Она глядела на него, а он упивался этим бархатным, неторопливо
смотревшим в его глаза взглядом, полным какого-то непонятного
ему значения.
— Затем... чтобы... вам завтра не совестно было самим велеть
убрать чемодан на чердак, — скороговоркой добавила она. — Ведь
вы бы не уехали!
— Нет, уехал бы.
Она отрицательно покачала головой.
— Даю тебе слово...
— Не уехали бы.
— Отчего так?
— Оттого, что я не хочу.
— Ты, ты, ты — Вера! Хорошо ли я слышу, не ошибаюсь ли я?
— Нет.
— Повтори еще.
— Я не хочу, чтоб вы уехали — и вы останетесь...
— Зачем? — страстным шепотом спросил он.
— Хочу! — повелительным шепотом подтвердила она.

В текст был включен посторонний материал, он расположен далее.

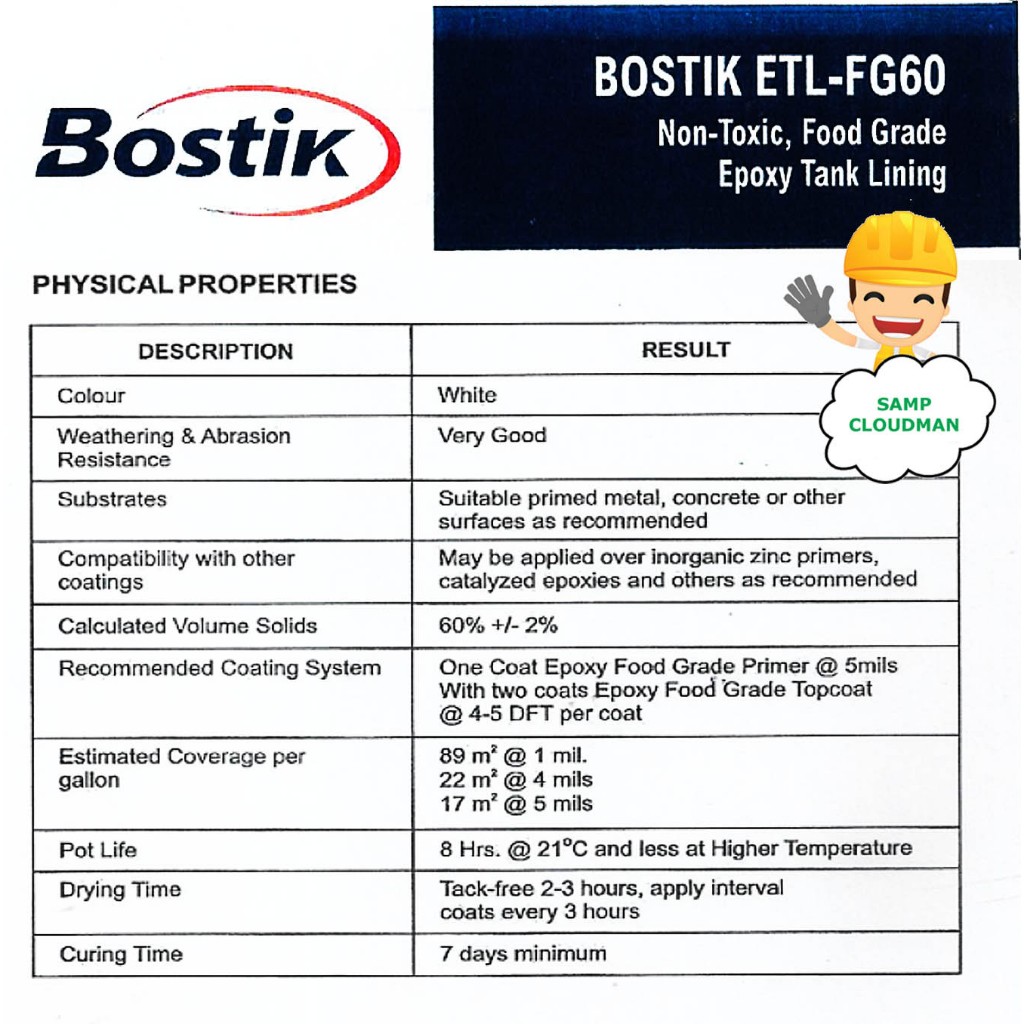 Bostik

BOSTIK ETL-FG60
Non-Toxic, Food Grade
Epoxy Tank Lining

SAMP CLOUDMAN

PHYSICAL PROPERTIES

| DESCRIPTION | RESULT |
|---|---|
| Colour | White |
| Weathering & Abrasion Resistance | Very Good |
| Substrates | Suitable primed metal, concrete or other surfaces as recommended |
| Compatibility with other coatings | May be applied over inorganic zinc primers, catalyzed epoxies and others as recommended |
| Calculated Volume Solids | 60% +/- 2% |
| Recommended Coating System | One Coat Epoxy Food Grade Primer @ 5mils With two coats Epoxy Food Grade Topcoat @ 4-5 DFT per coat |
| Estimated Coverage per gallon | 89 $m^2$ @ 1 mil. 22 $m^2$ @ 4 mils 17 $m^2$ @ 5 mils |
| Pot Life | 8 Hrs. @ 21°C and less at Higher Temperature |
| Drying Time | Tack-free 2-3 hours, apply interval coats every 3 hours |
| Curing Time | 7 days minimum |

— Вера — молчи, ни слова больше! Если ты мне скажешь теперь, что
ты любишь меня, что я твой идол, твой бог, что ты умираешь,
сходишь с ума по мне — я всему поверю, всему — и тогда...
— Что тогда?
— Тогда не будет в мире дурака глупее меня... Я надоем тебе
жестоко.
— Нужды нет, я не боюсь.
— Ты... ты сама позволяешь мне любить тебя — блаженствовать,
безумствовать, жить... Вера, Вера!
Он поцеловал у ней руку.
— Вы этого хотели, просили сами, я и сжалилась! — с улыбкой
сказала она.
— С тобой случилось что-нибудь, ты счастлива и захотела брызнуть
счастьем на другого: — что бы ни было за этим, я всё принимаю,
всё вынесу — но только позволь мне быть с тобой, не гони, дай
остаться...
— Останьтесь, повелеваю! — подтвердила она с ласковой иронией.
Счастье, как думал он, вдруг упало на него!
«Правду бабушка говорит, — радовался он про себя, — когда меньше
всего ждешь, оно и дается! “За смирение”, утверждает она: и я
отказался совсем от него, смирился — и вот! О благодетельная
судьба!»
Он вышел от Веры опьяневший, в сенях встретил Егорку с
чемоданом.
— Назад, назад неси, — сказал он, прибежал в свою комнату, лег
на постель и в нервных слезах растопил внезапный порыв волнения.
— Это она — страсть, страсть! — шептал он, рыдая.
Лесничий уехал, всё пришло в порядок. Райский стал глубоко
счастлив; его страсть обратилась почти в такое же безмолвное и
почтительное обожание, как у лесничего.
Он так же боязливо караулил взгляд Веры, стал бояться ее голоса,
заслышав ее шаги, начинал оправляться, переменял две-три позы и
в разговоре взвешивал слова, соображая, понравится ли ей то,
другое или нет.
Она была тоже в каком-то ненарушимо-тихом торжественном покое
счастья или удовлетворения, молча чем-то наслаждалась, была
добра, ласкова с бабушкой и Марфинькой и только в некоторые дни
приходила в беспокойство, уходила к себе, или в сад, или с
обрыва в рощу, и тогда лишь нахмуривалась, когда Райский или
Марфинька тревожили ее уединение в старом доме или напрашивались
ей в товарищи в прогулке. А потом опять была ровна, покойна, за
обедом и по вечерам была сообщительна, входила даже в мелочи
хозяйства, разбирала с Марфинькой узоры, прибирала цвета шерсти,
поверяла некоторые счеты бабушки, наконец, поехала с визитами к
городским дамам. С Райским говорила о литературе: он заметил из
ее разговоров, что она должна была много читать, стал завлекать
ее дальше в разговор, они читали некоторые книги вместе, но не
постоянно.
Она часто отвлекалась то в ту, то в другую сторону. В ней даже
вспыхивал минутами не только экстаз, но какой-то хмель
порывистого веселья. Когда она, в один вечер, в таком настроении
исчезла из комнаты, Татьяна Марковна и Райский устремили друг на
друга вопросительный и продолжительный взгляд.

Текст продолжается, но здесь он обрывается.